As an aside, we all thought that Swiss Post Bus drivers were suicidal as they took the right of way or priority as definite, even if you were approaching uphill on a 1 in 6 incline to a 90 degree bend. They would blast around the bend on your side of the road, and the Williem Tell overture might be the last music you ever heard.
At that time on many Alpine bends the guard rails did not exist or were low to allow the rear or front overhang of the bus to sweep out into mid-air, all before the current new Gothard tunnel was built. If you survived the first shock you would fairly quickly fit headlamp flashers and high frequency horns.
I can tell you how our cars were wired. The high frequency car horns were too loud and harsh to use anywhere but in Alpine conditions and so demanded a muting switch. We wired the changeover switch to interrupt both sets of horns, both low and high frequency but allowed flashing headlamps when the horns were muted. I seem to remember we arranged this using a headlamp dipper switch and a separate flasher switch. Another foot dipper switch selected low or high frequency horns when desired. From memory we used head lamp flasher switches from Ford Classics’ type cars and we converted both R type and S1 Bentleys’ besides Ford Cortina, Austin A55 / A60, Sunbeam Alpine and Hillman Super Minx Estates. The reason for using a separate flasher switch (sometimes) was because we did not always want to utilise the horn button for headlamp operation.
Having converted a variety of cars and trucks I do know that you need to ensure you do not have a cross over or back feed on the flasher switch when you are running with the headlamps at night. Some cars are wired to allow headlamp flashing only on dip beam.
I cannot comment on how the ex- factory Bentley S2 is exactly wired, but I can provide some details of the Bentley S1 horn button operation of headlamps or horn. The S1 conversion assumed that only one set of horns were fitted. Remember other countries, including the UK made it illegal to operate a horn at night, or when stationary and did not require high frequency horn types. An extra horn set is easy to tag on to the general arrangement.

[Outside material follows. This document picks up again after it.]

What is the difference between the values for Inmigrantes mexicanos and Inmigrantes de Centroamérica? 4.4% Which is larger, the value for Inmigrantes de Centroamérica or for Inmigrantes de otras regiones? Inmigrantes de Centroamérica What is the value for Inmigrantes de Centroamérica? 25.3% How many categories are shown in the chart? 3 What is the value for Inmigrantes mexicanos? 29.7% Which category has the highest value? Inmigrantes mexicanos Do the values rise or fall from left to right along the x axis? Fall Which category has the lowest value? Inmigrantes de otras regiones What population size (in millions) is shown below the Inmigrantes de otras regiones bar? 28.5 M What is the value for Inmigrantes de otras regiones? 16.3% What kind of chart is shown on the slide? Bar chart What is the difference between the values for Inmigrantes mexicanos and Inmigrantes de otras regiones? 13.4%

The RH 739 change over switch was positioned in the hand brake bracket to the right of, and above the handbrake (RHD cars). The master connection of RH 739 was connected to C1 of the horn relay, the existing red / yellow cable was removed from C1. The red / yellow cable coming from the horns was coupled to one of the two now vacant positions on RH 739. The other vacant switch terminal was wired to connect into the headlamp dipper switch main feed at the 18 way junction box.

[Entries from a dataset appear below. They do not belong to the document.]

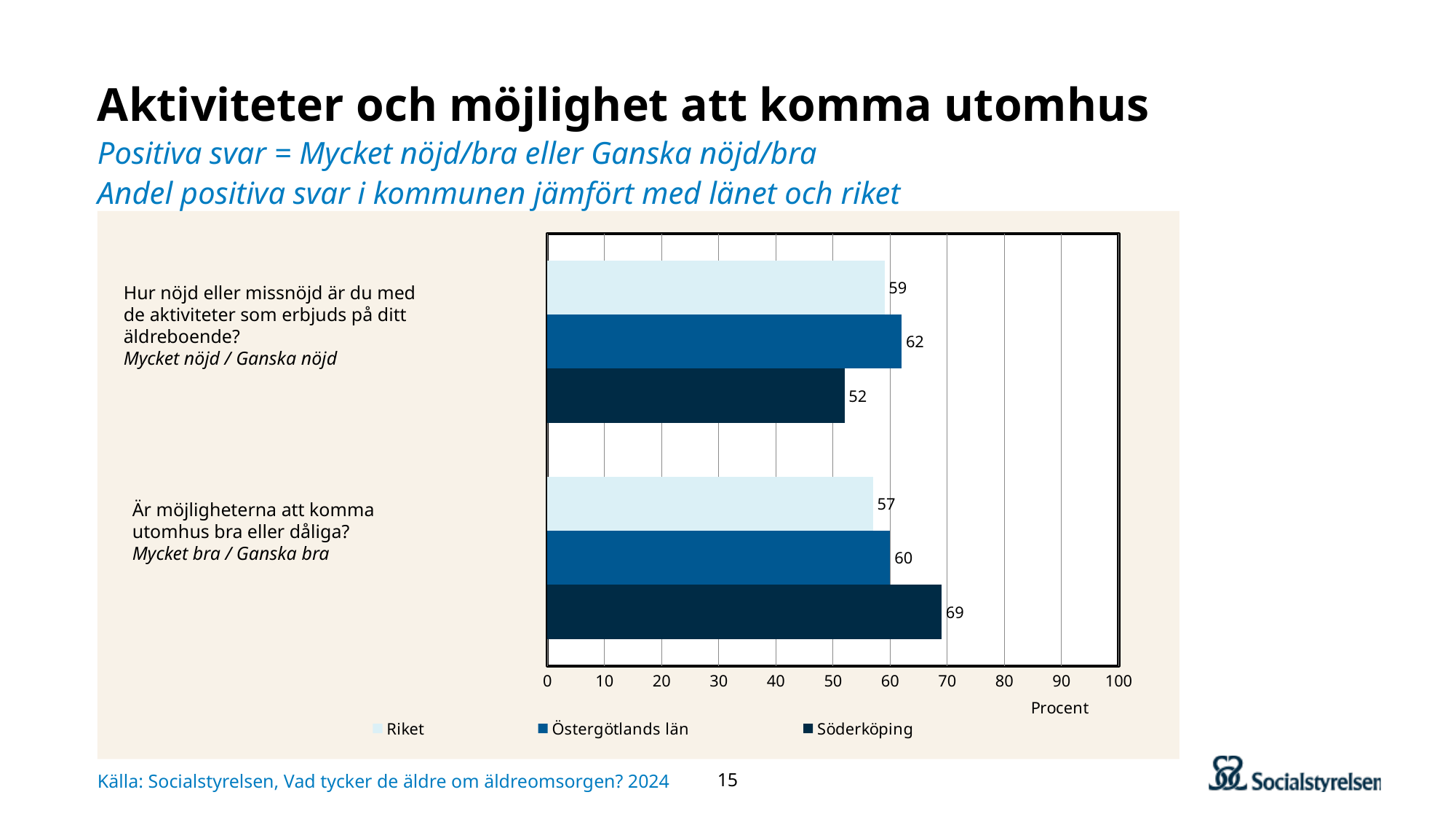
Which is larger: Riket's value for the activities question or Riket's value for the outdoors question? Riket's value for the activities question What kind of chart is shown on the slide? Bar chart What is the value for Östergötlands län on the question about opportunities to get outdoors (Är möjligheterna att komma utomhus bra eller dåliga?)? 60 What unit label is shown under the x axis of the chart? Procent What is the value for Riket on the question about satisfaction with activities offered at the care home (Hur nöjd eller missnöjd är du med de aktiviteter som erbjuds på ditt äldreboende?)? 59 Which series has the highest value on the question about opportunities to get outdoors? Söderköping What is the value for Söderköping on the question about satisfaction with activities offered at the care home? 52 Which series has the lowest value on the question about satisfaction with activities offered at the care home? Söderköping How many series does the legend list? 3 What is the difference between Söderköping and Riket on the question about opportunities to get outdoors? 12 What is the difference between Östergötlands län and Söderköping on the question about satisfaction with activities offered at the care home? 10 What is the value for Söderköping on the question about opportunities to get outdoors? 69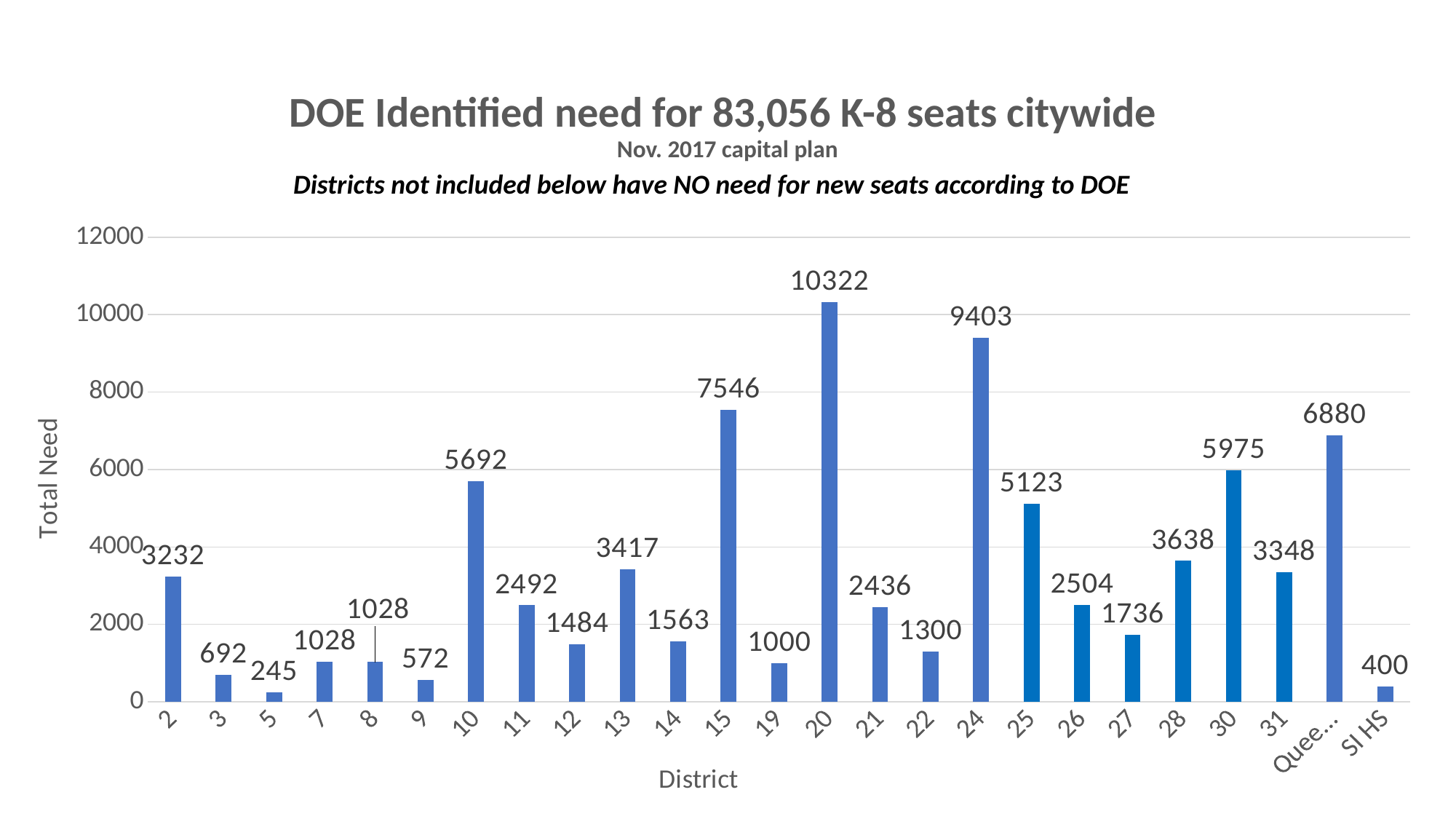
What is the total need for SI HS? 400 What is the total need for district 15? 7546 What is the difference in total need between district 20 and district 24? 919 What is the label of the y axis? Total Need Which district has the highest total need? 20 What kind of chart is shown on the slide? bar chart Which district has the lowest total need? 5 Which has a larger total need, district 25 or district 30? district 30 What is the total need for district 20? 10322 What is the difference in total need between district 15 and district 10? 1854 How many districts are shown on the x axis? 25 What is the total need for district 31? 3348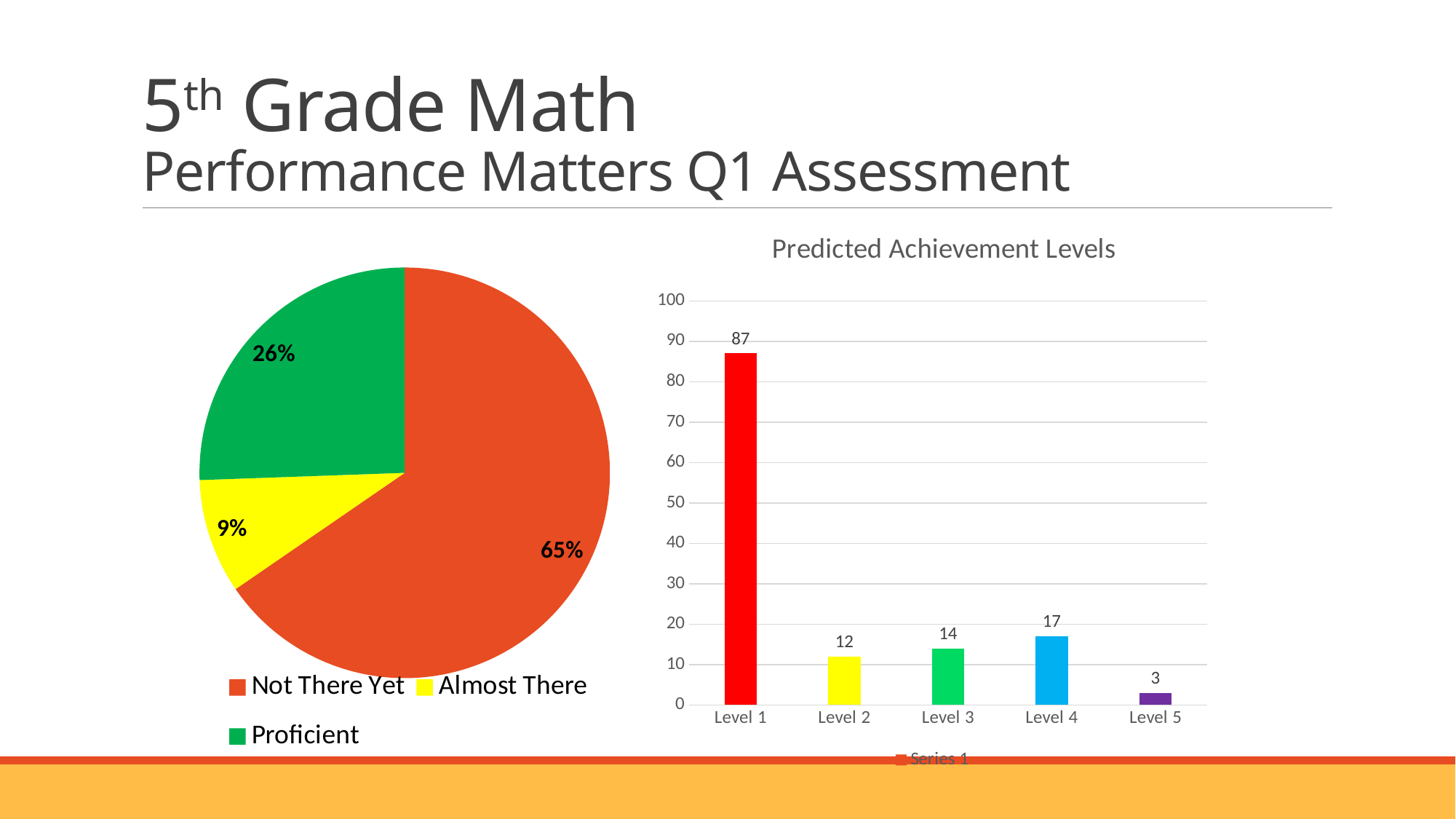
In the pie chart on the left, which category has the smallest slice? Almost There In the Predicted Achievement Levels chart, what is the value for Level 1? 87 In the pie chart on the left, what share does Proficient have? 26% In the pie chart on the left, which category has the largest slice? Not There Yet In the Predicted Achievement Levels chart, what is the difference between Level 1 and Level 4? 70 What kind of chart is the Predicted Achievement Levels chart? Bar chart In the Predicted Achievement Levels chart, what is the value for Level 5? 3 In the Predicted Achievement Levels chart, which level has the lowest value? Level 5 In the pie chart on the left, how many categories does the legend list? 3 In the Predicted Achievement Levels chart, which is larger, Level 2 or Level 3? Level 3 In the pie chart on the left, what share does Not There Yet have? 65% In the pie chart on the left, what share does Almost There have? 9%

If two horn sets were fitted only the high frequency or low frequency horns would be operated by the horn button, not both sets. A switch would be used to allow you to switch over to the desired horns. If you did not have this selector switch you would have no low frequency horns available for daytime town work, as you would not want daytime high frequency operation in towns, day or night. However, when selecting to change to headlamp flashing using the horn button, then both horn sets would be muted.
I have tried to explain why the high frequency horns were fitted for the Swiss market and why it was necessary to mute them together with the advantage of switching the operation to action the head lamps. I have also explained how we as an operator retrofitted this arrangement and also how the factory wired the cars for Bentley S1 derivatives, I am fairly sure S2’s will be the same. I trust you will be able to extract something from this information.
(Message approved by david_gore)
Post Number: 145
|Posted on Sunday, 03 March, 2019 - 23:16: |
As usual Norman your knowledge is amazing and invaluable.